**Assignment:** All of these records need to be duplicated exactly.

**Collected data:**
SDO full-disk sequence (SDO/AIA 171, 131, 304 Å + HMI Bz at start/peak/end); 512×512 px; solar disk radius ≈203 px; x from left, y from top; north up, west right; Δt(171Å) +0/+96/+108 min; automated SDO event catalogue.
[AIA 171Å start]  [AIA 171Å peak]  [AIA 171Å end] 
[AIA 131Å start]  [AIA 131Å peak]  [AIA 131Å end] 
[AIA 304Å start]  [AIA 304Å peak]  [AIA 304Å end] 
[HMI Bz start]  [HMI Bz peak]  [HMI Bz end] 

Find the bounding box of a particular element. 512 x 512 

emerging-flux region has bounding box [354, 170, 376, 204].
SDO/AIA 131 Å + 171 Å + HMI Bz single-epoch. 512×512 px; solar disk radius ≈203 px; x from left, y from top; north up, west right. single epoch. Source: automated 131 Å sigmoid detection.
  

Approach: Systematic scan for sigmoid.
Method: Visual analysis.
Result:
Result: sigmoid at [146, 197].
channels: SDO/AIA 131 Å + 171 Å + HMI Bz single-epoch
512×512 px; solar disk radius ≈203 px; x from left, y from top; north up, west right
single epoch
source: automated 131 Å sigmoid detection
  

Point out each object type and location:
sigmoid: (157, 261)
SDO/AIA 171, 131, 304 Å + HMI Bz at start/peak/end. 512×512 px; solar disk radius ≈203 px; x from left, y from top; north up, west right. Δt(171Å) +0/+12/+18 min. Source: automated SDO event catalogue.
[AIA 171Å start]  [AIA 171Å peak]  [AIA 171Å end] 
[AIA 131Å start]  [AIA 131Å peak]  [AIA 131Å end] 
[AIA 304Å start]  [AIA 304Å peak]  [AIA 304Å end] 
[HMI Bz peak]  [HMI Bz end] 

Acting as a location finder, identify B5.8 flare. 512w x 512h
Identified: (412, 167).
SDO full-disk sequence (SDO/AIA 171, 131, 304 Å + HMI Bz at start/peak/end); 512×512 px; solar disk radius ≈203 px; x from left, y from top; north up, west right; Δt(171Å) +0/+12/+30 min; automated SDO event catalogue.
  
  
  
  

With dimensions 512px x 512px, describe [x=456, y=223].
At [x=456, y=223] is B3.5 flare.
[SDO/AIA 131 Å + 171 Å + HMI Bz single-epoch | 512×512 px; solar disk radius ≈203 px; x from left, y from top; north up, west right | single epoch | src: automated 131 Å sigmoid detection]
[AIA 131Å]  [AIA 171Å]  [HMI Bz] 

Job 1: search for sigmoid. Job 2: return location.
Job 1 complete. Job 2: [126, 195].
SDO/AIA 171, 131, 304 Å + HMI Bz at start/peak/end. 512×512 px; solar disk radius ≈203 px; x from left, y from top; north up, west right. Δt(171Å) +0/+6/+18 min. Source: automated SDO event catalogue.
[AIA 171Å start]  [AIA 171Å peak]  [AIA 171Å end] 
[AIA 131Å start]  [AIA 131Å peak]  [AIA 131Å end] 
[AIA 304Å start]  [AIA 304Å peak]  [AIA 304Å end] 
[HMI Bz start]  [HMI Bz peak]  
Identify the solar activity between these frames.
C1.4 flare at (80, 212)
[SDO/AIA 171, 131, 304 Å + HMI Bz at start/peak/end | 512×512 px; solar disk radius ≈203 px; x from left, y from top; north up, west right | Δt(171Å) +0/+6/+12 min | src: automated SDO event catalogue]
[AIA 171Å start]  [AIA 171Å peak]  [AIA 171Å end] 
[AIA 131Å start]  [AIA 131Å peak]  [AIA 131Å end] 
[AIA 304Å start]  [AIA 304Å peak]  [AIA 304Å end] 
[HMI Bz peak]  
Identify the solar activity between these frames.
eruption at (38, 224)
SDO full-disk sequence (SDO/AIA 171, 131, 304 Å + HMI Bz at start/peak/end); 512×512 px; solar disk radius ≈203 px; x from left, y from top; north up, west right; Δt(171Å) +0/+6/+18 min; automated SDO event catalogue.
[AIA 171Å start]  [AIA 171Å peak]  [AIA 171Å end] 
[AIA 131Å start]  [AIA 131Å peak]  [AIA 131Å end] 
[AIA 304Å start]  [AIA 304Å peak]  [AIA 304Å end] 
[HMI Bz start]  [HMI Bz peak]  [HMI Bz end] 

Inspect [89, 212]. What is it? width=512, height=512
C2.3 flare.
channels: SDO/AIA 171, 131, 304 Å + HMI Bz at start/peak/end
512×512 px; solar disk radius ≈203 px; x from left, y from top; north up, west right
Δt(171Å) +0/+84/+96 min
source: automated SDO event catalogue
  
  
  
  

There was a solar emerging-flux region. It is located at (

**Written solution:**
SDO full-disk sequence (SDO/AIA 171, 131, 304 Å + HMI Bz at start/peak/end); 512×512 px; solar disk radius ≈203 px; x from left, y from top; north up, west right; Δt(171Å) +0/+96/+108 min; automated SDO event catalogue.
[AIA 171Å start]  [AIA 171Å peak]  [AIA 171Å end] 
[AIA 131Å start]  [AIA 131Å peak]  [AIA 131Å end] 
[AIA 304Å start]  [AIA 304Å peak]  [AIA 304Å end] 
[HMI Bz start]  [HMI Bz peak]  [HMI Bz end] 

Find the bounding box of a particular element. 512 x 512 

emerging-flux region has bounding box [354, 170, 376, 204].
SDO/AIA 131 Å + 171 Å + HMI Bz single-epoch. 512×512 px; solar disk radius ≈203 px; x from left, y from top; north up, west right. single epoch. Source: automated 131 Å sigmoid detection.
  

Approach: Systematic scan for sigmoid.
Method: Visual analysis.
Result:
Result: sigmoid at [146, 197].
channels: SDO/AIA 131 Å + 171 Å + HMI Bz single-epoch
512×512 px; solar disk radius ≈203 px; x from left, y from top; north up, west right
single epoch
source: automated 131 Å sigmoid detection
  

Point out each object type and location:
sigmoid: (157, 261)
SDO/AIA 171, 131, 304 Å + HMI Bz at start/peak/end. 512×512 px; solar disk radius ≈203 px; x from left, y from top; north up, west right. Δt(171Å) +0/+12/+18 min. Source: automated SDO event catalogue.
[AIA 171Å start]  [AIA 171Å peak]  [AIA 171Å end] 
[AIA 131Å start]  [AIA 131Å peak]  [AIA 131Å end] 
[AIA 304Å start]  [AIA 304Å peak]  [AIA 304Å end] 
[HMI Bz peak]  [HMI Bz end] 

Acting as a location finder, identify B5.8 flare. 512w x 512h
Identified: (412, 167).
SDO full-disk sequence (SDO/AIA 171, 131, 304 Å + HMI Bz at start/peak/end); 512×512 px; solar disk radius ≈203 px; x from left, y from top; north up, west right; Δt(171Å) +0/+12/+30 min; automated SDO event catalogue.
  
  
  
  

With dimensions 512px x 512px, describe [x=456, y=223].
At [x=456, y=223] is B3.5 flare.
[SDO/AIA 131 Å + 171 Å + HMI Bz single-epoch | 512×512 px; solar disk radius ≈203 px; x from left, y from top; north up, west right | single epoch | src: automated 131 Å sigmoid detection]
[AIA 131Å]  [AIA 171Å]  [HMI Bz] 

Job 1: search for sigmoid. Job 2: return location.
Job 1 complete. Job 2: [126, 195].
SDO/AIA 171, 131, 304 Å + HMI Bz at start/peak/end. 512×512 px; solar disk radius ≈203 px; x from left, y from top; north up, west right. Δt(171Å) +0/+6/+18 min. Source: automated SDO event catalogue.
[AIA 171Å start]  [AIA 171Å peak]  [AIA 171Å end] 
[AIA 131Å start]  [AIA 131Å peak]  [AIA 131Å end] 
[AIA 304Å start]  [AIA 304Å peak]  [AIA 304Å end] 
[HMI Bz start]  [HMI Bz peak]  
Identify the solar activity between these frames.
C1.4 flare at (80, 212)
[SDO/AIA 171, 131, 304 Å + HMI Bz at start/peak/end | 512×512 px; solar disk radius ≈203 px; x from left, y from top; north up, west right | Δt(171Å) +0/+6/+12 min | src: automated SDO event catalogue]
[AIA 171Å start]  [AIA 171Å peak]  [AIA 171Å end] 
[AIA 131Å start]  [AIA 131Å peak]  [AIA 131Å end] 
[AIA 304Å start]  [AIA 304Å peak]  [AIA 304Å end] 
[HMI Bz peak]  
Identify the solar activity between these frames.
eruption at (38, 224)
SDO full-disk sequence (SDO/AIA 171, 131, 304 Å + HMI Bz at start/peak/end); 512×512 px; solar disk radius ≈203 px; x from left, y from top; north up, west right; Δt(171Å) +0/+6/+18 min; automated SDO event catalogue.
[AIA 171Å start]  [AIA 171Å peak]  [AIA 171Å end] 
[AIA 131Å start]  [AIA 131Å peak]  [AIA 131Å end] 
[AIA 304Å start]  [AIA 304Å peak]  [AIA 304Å end] 
[HMI Bz start]  [HMI Bz peak]  [HMI Bz end] 

Inspect [89, 212]. What is it? width=512, height=512
C2.3 flare.
channels: SDO/AIA 171, 131, 304 Å + HMI Bz at start/peak/end
512×512 px; solar disk radius ≈203 px; x from left, y from top; north up, west right
Δt(171Å) +0/+84/+96 min
source: automated SDO event catalogue
  
  
  
  

There was a solar emerging-flux region. It is located at (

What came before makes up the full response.